Want to figure out who is saying what by issue?
http://www.whostalkin.com/
How about emergency/crisis types of events?
http://crisiswire.com/
How about a refined search capability that includes blogs and microblogs?
http://socialmention.com/
Nice post though I would still argue that no successful choir, band or performance has been possible without a conductor of some kind tying it all together.In the words of a guy who gets paid a hell of a lot more than me:
“Information Operations is the conductor in the symphony that is modern military operations”
Now doesn’t necessarily need to be an FA30 or equivalent but there does need to be someone setting the tone, tempo and emphasis of the individual communication sections.
Leads me to another point … we strive for mission command in our operations (in our part of the world it is the fundamental approach of our Army … apparently ;)). We’re happy for manoeuvre commanders to crack on with an intent and some left and right guidance boundaries yet in the communication world we struggle to apply the same philosophy … there’s either no guidance and intent forcing tactical organisations to MSU based on guidance gleaned from statements to the media by higher/government or so much direction that we completely disempower those that should be communicating.

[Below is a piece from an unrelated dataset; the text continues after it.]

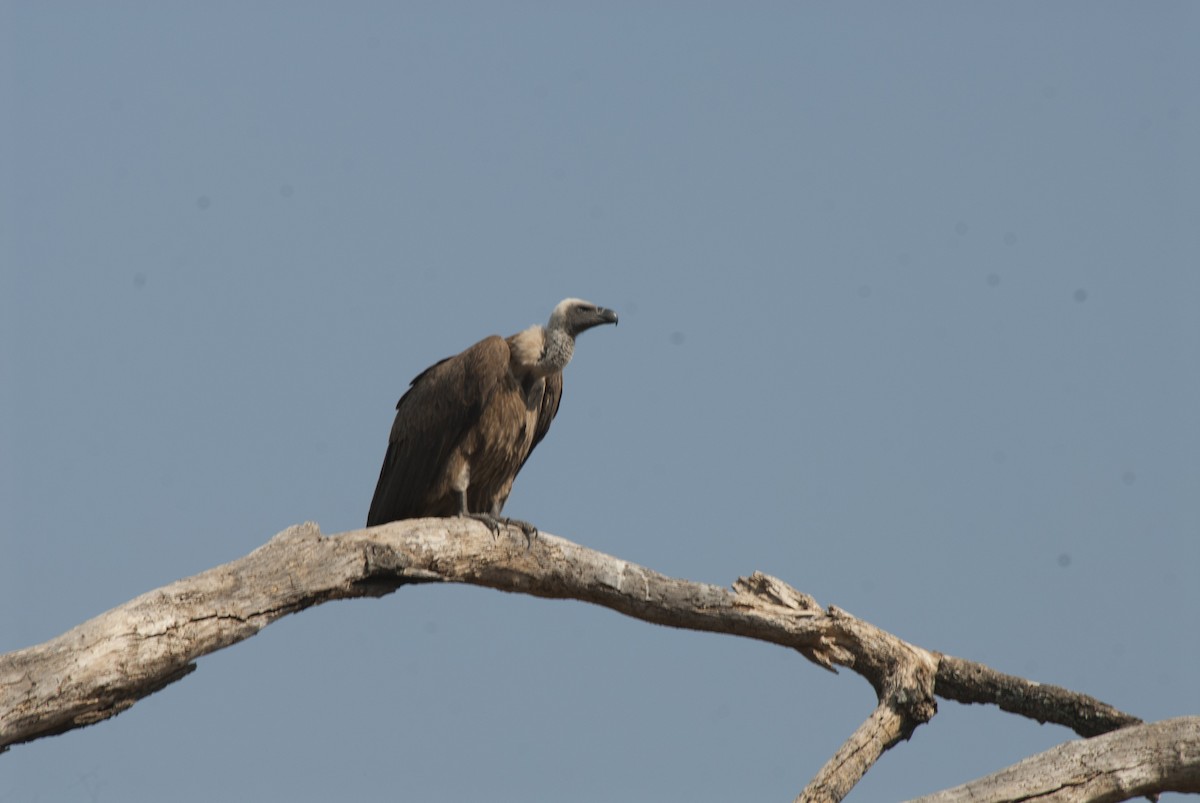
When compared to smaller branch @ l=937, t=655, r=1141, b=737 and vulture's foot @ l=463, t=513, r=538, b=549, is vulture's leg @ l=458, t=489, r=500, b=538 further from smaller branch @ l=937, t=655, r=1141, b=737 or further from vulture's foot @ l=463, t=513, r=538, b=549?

To me that is what ‘strategic communications’ should be … setting the mission command approach for communication activities so that there is a conductor (who doesn’t mind a bit of improve from his skilled musicians as long as it fits the overall intent of the piece.)
That’s far too many musical analogies for one morning.
Thanks for the observation, Jas, and for what it’s worth, I agree with you on the idea of a “conductor.” But even the best-suited directors for this “thing” called strategic communication / IO / public diplomacy / global engagement / whatevs have been hamstrung by limited authorities, no resources, and cloudy guidance from the top.Your observation about commander’s intent is very on target: because we have no strategy and thus no defined end states in our communication & engagement programs, our people become assed up with what’s “permissible.” This is not AWESOME. This is WEAK.